DATA SECTION
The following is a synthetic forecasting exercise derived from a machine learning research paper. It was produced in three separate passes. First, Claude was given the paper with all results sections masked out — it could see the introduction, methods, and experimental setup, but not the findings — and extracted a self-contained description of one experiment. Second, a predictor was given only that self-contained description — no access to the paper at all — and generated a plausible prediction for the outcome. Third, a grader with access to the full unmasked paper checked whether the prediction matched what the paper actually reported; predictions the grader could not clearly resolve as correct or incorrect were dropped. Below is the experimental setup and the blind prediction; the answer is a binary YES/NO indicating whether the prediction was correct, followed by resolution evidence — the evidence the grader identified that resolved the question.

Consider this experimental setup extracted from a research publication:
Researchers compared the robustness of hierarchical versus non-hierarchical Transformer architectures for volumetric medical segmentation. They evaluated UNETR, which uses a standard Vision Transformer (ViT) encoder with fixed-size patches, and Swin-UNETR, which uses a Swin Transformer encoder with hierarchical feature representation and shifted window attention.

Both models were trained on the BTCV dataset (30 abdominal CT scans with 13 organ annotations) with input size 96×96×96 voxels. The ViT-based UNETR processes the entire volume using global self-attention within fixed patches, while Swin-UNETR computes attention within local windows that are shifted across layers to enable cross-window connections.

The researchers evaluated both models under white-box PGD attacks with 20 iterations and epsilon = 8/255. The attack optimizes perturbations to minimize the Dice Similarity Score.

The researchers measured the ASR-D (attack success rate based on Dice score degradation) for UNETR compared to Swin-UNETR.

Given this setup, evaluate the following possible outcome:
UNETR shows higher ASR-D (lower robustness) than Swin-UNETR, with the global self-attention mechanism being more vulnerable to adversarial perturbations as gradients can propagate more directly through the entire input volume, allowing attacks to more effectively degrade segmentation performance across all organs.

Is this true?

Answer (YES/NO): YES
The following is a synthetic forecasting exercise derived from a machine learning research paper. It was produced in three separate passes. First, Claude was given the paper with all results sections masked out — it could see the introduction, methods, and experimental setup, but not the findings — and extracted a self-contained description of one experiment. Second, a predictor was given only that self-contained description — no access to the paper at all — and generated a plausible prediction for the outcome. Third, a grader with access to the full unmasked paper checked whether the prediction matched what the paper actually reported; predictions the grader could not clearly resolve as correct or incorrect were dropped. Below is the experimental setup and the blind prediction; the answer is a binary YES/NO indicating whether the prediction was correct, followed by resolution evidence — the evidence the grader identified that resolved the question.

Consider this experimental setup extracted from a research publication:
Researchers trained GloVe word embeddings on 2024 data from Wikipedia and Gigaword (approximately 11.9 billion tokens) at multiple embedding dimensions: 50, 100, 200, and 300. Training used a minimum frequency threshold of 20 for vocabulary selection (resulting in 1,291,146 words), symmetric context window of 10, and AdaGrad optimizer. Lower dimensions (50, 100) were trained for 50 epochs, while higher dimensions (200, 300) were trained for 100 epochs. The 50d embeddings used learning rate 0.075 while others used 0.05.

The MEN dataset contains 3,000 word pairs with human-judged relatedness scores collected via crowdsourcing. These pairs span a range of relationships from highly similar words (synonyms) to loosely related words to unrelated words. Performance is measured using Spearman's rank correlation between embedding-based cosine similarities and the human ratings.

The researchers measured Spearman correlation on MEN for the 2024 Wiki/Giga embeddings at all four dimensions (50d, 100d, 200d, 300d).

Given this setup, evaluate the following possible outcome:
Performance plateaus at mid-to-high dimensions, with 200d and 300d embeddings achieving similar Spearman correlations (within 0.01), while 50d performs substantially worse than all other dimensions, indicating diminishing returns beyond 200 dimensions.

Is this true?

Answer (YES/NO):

BRIEF
Print each entry exactly as it was written.

ANSWER TO THIS PROBLEM
The following is a synthetic forecasting exercise derived from a machine learning research paper. It was produced in three separate passes. First, Claude was given the paper with all results sections masked out — it could see the introduction, methods, and experimental setup, but not the findings — and extracted a self-contained description of one experiment. Second, a predictor was given only that self-contained description — no access to the paper at all — and generated a plausible prediction for the outcome. Third, a grader with access to the full unmasked paper checked whether the prediction matched what the paper actually reported; predictions the grader could not clearly resolve as correct or incorrect were dropped. Below is the experimental setup and the blind prediction; the answer is a binary YES/NO indicating whether the prediction was correct, followed by resolution evidence — the evidence the grader identified that resolved the question.

Consider this experimental setup extracted from a research publication:
Researchers compared the robustness of hierarchical versus non-hierarchical Transformer architectures for volumetric medical segmentation. They evaluated UNETR, which uses a standard Vision Transformer (ViT) encoder with fixed-size patches, and Swin-UNETR, which uses a Swin Transformer encoder with hierarchical feature representation and shifted window attention.

Both models were trained on the BTCV dataset (30 abdominal CT scans with 13 organ annotations) with input size 96×96×96 voxels. The ViT-based UNETR processes the entire volume using global self-attention within fixed patches, while Swin-UNETR computes attention within local windows that are shifted across layers to enable cross-window connections.

The researchers evaluated both models under white-box PGD attacks with 20 iterations and epsilon = 8/255. The attack optimizes perturbations to minimize the Dice Similarity Score.

The researchers measured the ASR-D (attack success rate based on Dice score degradation) for UNETR compared to Swin-UNETR.

Given this setup, evaluate the following possible outcome:
UNETR shows higher ASR-D (lower robustness) than Swin-UNETR, with the global self-attention mechanism being more vulnerable to adversarial perturbations as gradients can propagate more directly through the entire input volume, allowing attacks to more effectively degrade segmentation performance across all organs.

Is this true?

Answer (YES/NO): YES
The following is a synthetic forecasting exercise derived from a machine learning research paper. It was produced in three separate passes. First, Claude was given the paper with all results sections masked out — it could see the introduction, methods, and experimental setup, but not the findings — and extracted a self-contained description of one experiment. Second, a predictor was given only that self-contained description — no access to the paper at all — and generated a plausible prediction for the outcome. Third, a grader with access to the full unmasked paper checked whether the prediction matched what the paper actually reported; predictions the grader could not clearly resolve as correct or incorrect were dropped. Below is the experimental setup and the blind prediction; the answer is a binary YES/NO indicating whether the prediction was correct, followed by resolution evidence — the evidence the grader identified that resolved the question.

Consider this experimental setup extracted from a research publication:
Researchers trained GloVe word embeddings on 2024 data from Wikipedia and Gigaword (approximately 11.9 billion tokens) at multiple embedding dimensions: 50, 100, 200, and 300. Training used a minimum frequency threshold of 20 for vocabulary selection (resulting in 1,291,146 words), symmetric context window of 10, and AdaGrad optimizer. Lower dimensions (50, 100) were trained for 50 epochs, while higher dimensions (200, 300) were trained for 100 epochs. The 50d embeddings used learning rate 0.075 while others used 0.05.

The MEN dataset contains 3,000 word pairs with human-judged relatedness scores collected via crowdsourcing. These pairs span a range of relationships from highly similar words (synonyms) to loosely related words to unrelated words. Performance is measured using Spearman's rank correlation between embedding-based cosine similarities and the human ratings.

The researchers measured Spearman correlation on MEN for the 2024 Wiki/Giga embeddings at all four dimensions (50d, 100d, 200d, 300d).

Given this setup, evaluate the following possible outcome:
Performance plateaus at mid-to-high dimensions, with 200d and 300d embeddings achieving similar Spearman correlations (within 0.01), while 50d performs substantially worse than all other dimensions, indicating diminishing returns beyond 200 dimensions.

Is this true?

Answer (YES/NO):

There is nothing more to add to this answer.